Seulement, Harold Pinter prend de grandes libertés avec les codes du genre : l’histoire est racontée à rebours, le couple adultérin est empêtré dans une routine ronronnante peu enviable et la jalousie qui devrait naître entre les deux hommes est systématiquement désamorcée par une tension homoérotique.
Lumières colorées et scénographie kitsch
Une telle partition exige une certaine subtilité, dont Michel Fau fait ici défaut.
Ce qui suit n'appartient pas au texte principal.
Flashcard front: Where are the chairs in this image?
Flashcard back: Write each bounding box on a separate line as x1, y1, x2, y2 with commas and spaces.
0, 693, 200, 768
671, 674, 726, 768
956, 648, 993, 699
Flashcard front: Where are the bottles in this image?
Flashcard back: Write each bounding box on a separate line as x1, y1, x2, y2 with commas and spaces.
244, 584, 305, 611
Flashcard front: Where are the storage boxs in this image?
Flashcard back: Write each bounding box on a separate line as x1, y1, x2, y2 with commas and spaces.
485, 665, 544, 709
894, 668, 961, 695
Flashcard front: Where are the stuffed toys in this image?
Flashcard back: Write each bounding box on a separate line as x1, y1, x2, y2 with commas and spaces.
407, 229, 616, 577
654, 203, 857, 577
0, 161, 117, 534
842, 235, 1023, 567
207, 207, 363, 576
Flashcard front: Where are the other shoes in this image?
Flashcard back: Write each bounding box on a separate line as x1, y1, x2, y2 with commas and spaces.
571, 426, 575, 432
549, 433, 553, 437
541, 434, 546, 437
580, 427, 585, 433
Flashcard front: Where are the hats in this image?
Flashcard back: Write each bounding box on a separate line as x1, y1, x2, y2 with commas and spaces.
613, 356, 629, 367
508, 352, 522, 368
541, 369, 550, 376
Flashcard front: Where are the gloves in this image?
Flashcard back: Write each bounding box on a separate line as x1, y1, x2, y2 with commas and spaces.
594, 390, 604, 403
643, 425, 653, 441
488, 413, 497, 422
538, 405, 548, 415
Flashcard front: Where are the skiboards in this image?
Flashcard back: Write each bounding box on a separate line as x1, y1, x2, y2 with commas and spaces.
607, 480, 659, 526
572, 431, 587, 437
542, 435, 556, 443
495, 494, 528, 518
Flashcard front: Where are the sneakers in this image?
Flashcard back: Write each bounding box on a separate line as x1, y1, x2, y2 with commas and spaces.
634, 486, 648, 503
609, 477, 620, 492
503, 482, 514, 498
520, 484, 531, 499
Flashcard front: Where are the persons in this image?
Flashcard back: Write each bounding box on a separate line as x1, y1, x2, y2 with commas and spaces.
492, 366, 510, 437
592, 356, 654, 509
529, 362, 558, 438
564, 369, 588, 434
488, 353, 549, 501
Sa mise en scène exubérante paraît comme trop à l’étroit dans ce texte où les non-dits si british ne sont pas perceptibles. Les lumières colorées et la scénographie kitsch sont hors sujet avec le monde de l’édition qu’Harold Pinter cherche à représenter.
Mais, surtout, les comédiens sont en roue libre : Claude Perron joue une partition clownesque à mille lieues du style naturaliste de Roschdy Zem, qui peine à trouver sa place sur scène. Entre Pinter et Fau, le rendez-vous est raté. C’est dommage.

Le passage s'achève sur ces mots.